On Fri, Jan 21, 2011 at 3:07 AM, Heiko Baums <lists@baums-on-web.de> wrote:
3. Parallel booting (staring several daemons parallel at boot time) can make booting significantly slower particularly on older and slower systems. Serial is quite often a lot faster than parallel. The harddisk can only make one read or write access at a time. So there's hardly benefit of starting daemons (reading them from the harddisk) parallel. Btw., such a parallelization of starting daemons is already possible with Arch's and Gentoo's sysv init system. So systemd is not needed for that.
Parallel *is* faster because the kernel can put all those reads into an optimal order. Also, the obvious multiprocessing. Arch's init system is completely ignorant of dependencies.

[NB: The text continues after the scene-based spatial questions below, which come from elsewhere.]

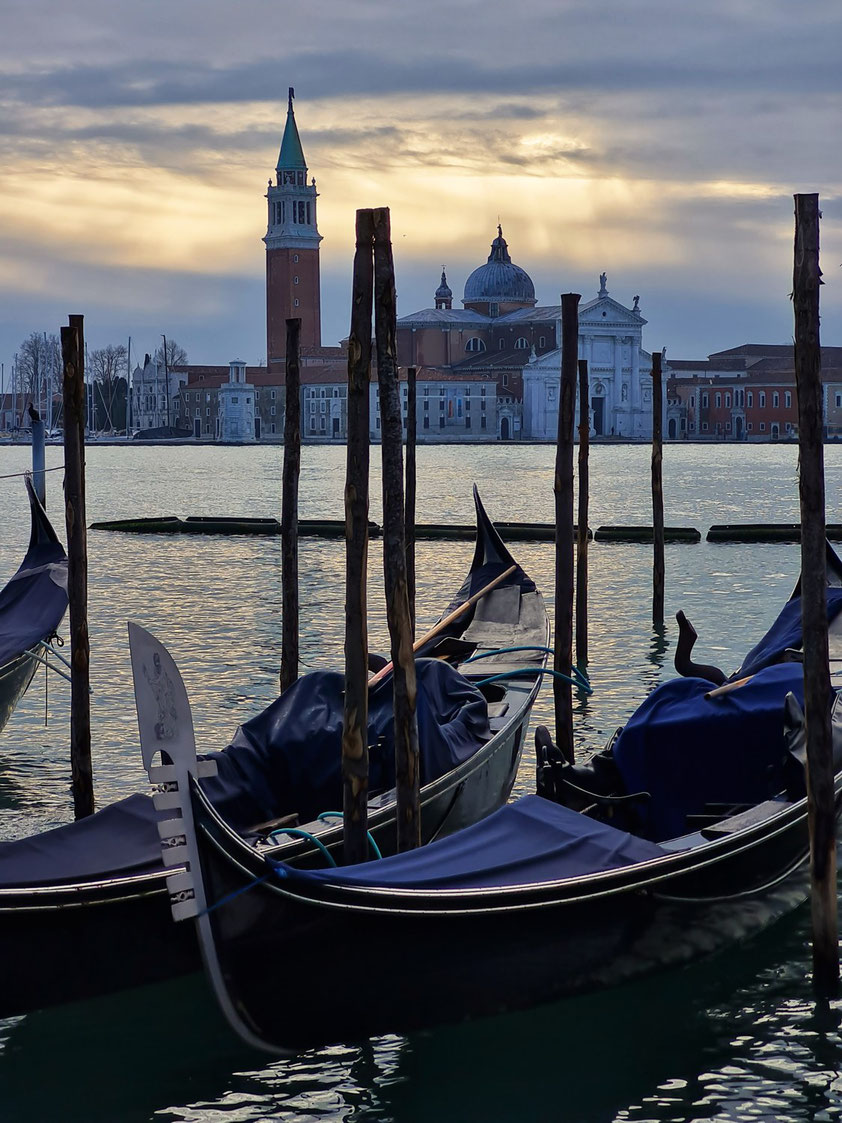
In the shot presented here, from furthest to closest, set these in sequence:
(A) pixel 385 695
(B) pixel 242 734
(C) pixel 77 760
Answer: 1. (C) pixel 77 760
2. (A) pixel 385 695
3. (B) pixel 242 734

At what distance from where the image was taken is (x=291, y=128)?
67.1 meters

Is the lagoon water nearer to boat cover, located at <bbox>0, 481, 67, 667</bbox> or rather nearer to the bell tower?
→ boat cover, located at <bbox>0, 481, 67, 667</bbox>

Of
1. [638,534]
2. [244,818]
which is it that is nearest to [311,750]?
[244,818]

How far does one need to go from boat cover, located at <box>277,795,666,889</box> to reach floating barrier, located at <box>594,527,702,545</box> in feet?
41.2

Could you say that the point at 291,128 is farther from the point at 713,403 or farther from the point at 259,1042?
the point at 259,1042

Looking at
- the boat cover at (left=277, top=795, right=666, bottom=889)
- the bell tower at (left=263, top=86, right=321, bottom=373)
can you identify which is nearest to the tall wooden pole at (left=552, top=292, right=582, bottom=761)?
the boat cover at (left=277, top=795, right=666, bottom=889)

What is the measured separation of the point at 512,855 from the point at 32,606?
11.9 ft

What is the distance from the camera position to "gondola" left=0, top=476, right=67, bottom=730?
6.11 meters

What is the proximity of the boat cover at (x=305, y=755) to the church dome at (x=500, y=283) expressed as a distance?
6529cm

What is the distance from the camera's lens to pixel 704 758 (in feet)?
14.1

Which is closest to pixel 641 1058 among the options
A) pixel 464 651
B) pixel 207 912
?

5. In the same article I read that systemd binds itself to port 80 instead of starting apache at boottime and starts apache only if a request to port 80 comes in. This is not the task of an init system, and I have slight security concerns about that. If I tell the init system that I want apache being started then I want to have apache started at boottime or when I say so and not when systemd thinks it is needed. And this way systemd first needs to unbind itself from port 80 and then start apache and bind it to port 80. So if I open port 80 in my firewall this port is open without a software being bound to it, even if it's only a millisecond.
This does not happen. This particular feature of systemd requires a patched apache, so systemd can hand the port over to the newly started server.